Austin Gorski’s review published on Letterboxd:
People who are already fans of Michael Bay's films will love this one, but I truly think even those who cannot stand him will like it as well. Easily his most mature film to date, 13 Hours is hard-hitting and absolutely gory, never taking shortcuts when it comes to showing audiences the violence that happened that day in Benghazi. The biggest surprise, however, is that the film is not politically charged at all. No jabs at Clinton, so I don't think it will be as divisive as many assumed it was gonna be.

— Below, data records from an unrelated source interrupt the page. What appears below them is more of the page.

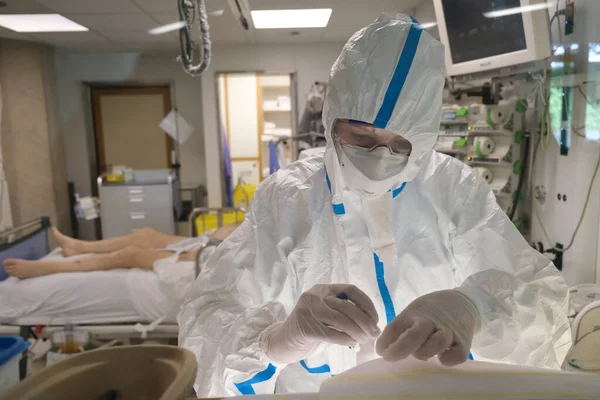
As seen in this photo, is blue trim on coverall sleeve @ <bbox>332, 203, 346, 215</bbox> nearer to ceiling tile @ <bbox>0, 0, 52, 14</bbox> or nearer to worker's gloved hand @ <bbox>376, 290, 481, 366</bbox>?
worker's gloved hand @ <bbox>376, 290, 481, 366</bbox>

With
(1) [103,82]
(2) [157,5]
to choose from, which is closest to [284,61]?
(2) [157,5]

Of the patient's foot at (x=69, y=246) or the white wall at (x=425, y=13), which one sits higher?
the white wall at (x=425, y=13)

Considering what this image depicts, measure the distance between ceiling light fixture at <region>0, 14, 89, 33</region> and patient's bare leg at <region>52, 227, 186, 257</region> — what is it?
1.47 meters

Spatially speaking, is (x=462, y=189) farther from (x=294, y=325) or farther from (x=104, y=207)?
(x=104, y=207)

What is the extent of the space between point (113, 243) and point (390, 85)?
9.51 ft

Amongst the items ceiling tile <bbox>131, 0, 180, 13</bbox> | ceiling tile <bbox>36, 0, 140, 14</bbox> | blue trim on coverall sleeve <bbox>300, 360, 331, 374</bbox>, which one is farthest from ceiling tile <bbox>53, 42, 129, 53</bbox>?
blue trim on coverall sleeve <bbox>300, 360, 331, 374</bbox>

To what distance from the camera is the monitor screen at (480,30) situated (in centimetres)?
183

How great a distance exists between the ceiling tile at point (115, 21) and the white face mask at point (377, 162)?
164 centimetres

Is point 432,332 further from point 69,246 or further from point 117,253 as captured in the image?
point 69,246

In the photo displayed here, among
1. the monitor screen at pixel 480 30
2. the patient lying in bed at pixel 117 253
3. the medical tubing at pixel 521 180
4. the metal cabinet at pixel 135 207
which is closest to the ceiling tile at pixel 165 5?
the monitor screen at pixel 480 30

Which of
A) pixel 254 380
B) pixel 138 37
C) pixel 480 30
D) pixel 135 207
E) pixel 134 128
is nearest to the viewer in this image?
pixel 254 380

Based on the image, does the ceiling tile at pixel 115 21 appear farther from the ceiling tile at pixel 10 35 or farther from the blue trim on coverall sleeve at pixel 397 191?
the blue trim on coverall sleeve at pixel 397 191

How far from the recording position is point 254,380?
2.91ft

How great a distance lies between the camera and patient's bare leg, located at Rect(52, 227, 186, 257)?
315cm
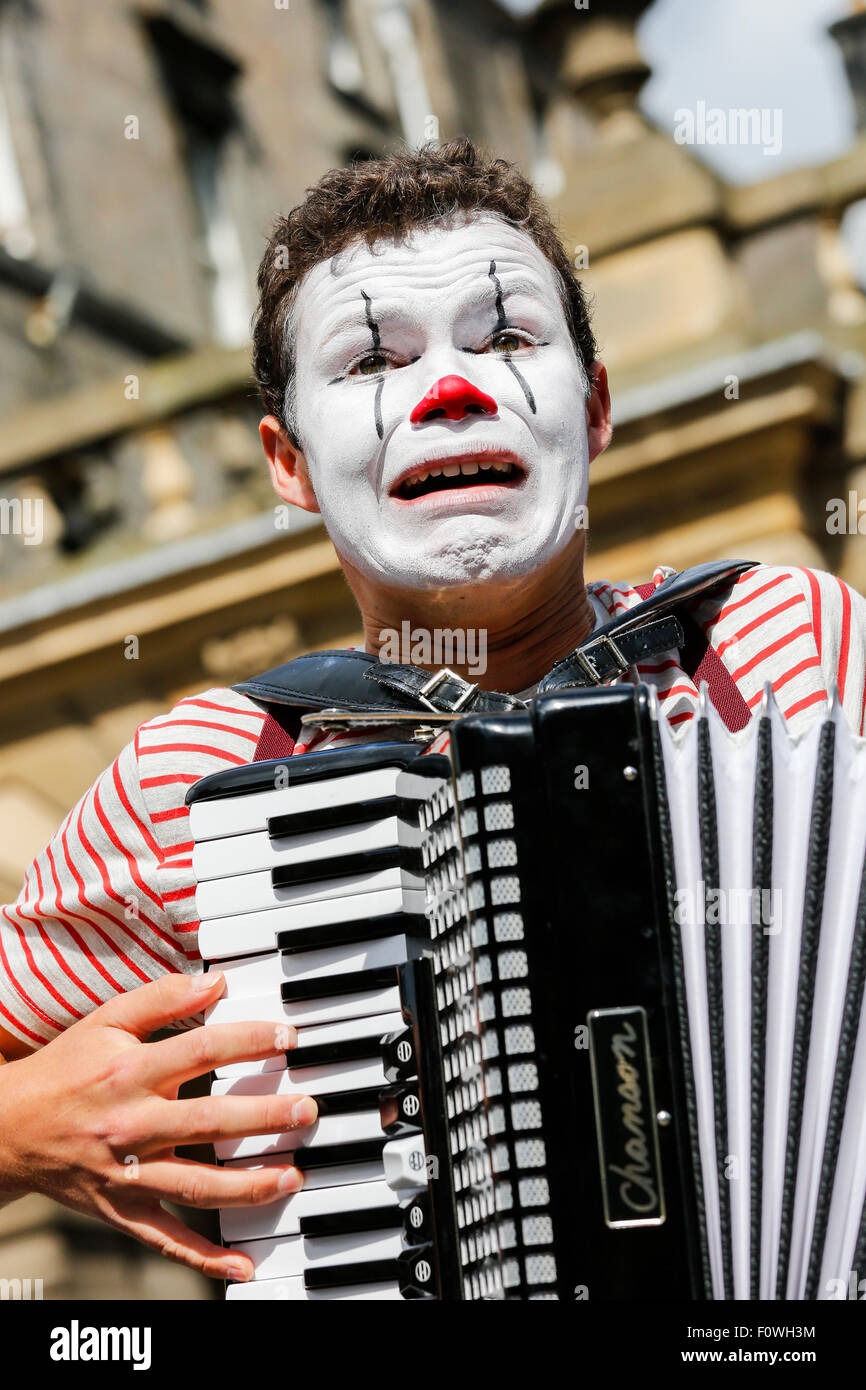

Also, this is probably the closest we'll get to a Michael Bay horror movie (take that as you will). The film is *really* tense at times, and while some of the deaths feel rushed, the conclusion is heartfelt and also a tad bit heartbreaking as well. Bay takes this story seriously, and handles it with care, not pointing fingers as much as it's showing Americans being heroes - one of his favorite things. Also, the final shot of the film (before the archive footage and whatnot) is probably my favorite shot from any of his films.
Not quite his best (Pain & Gain is still my favorite), this is easily Bay's smallest film since Bad Boys and it makes me yearn for more of these small-scaled projects from him instead of the Transformers films he keeps doing. I hope he keeps doing films like this one, because it proves that he really is a strong filmmaker and not the mindless action director that he's known to be.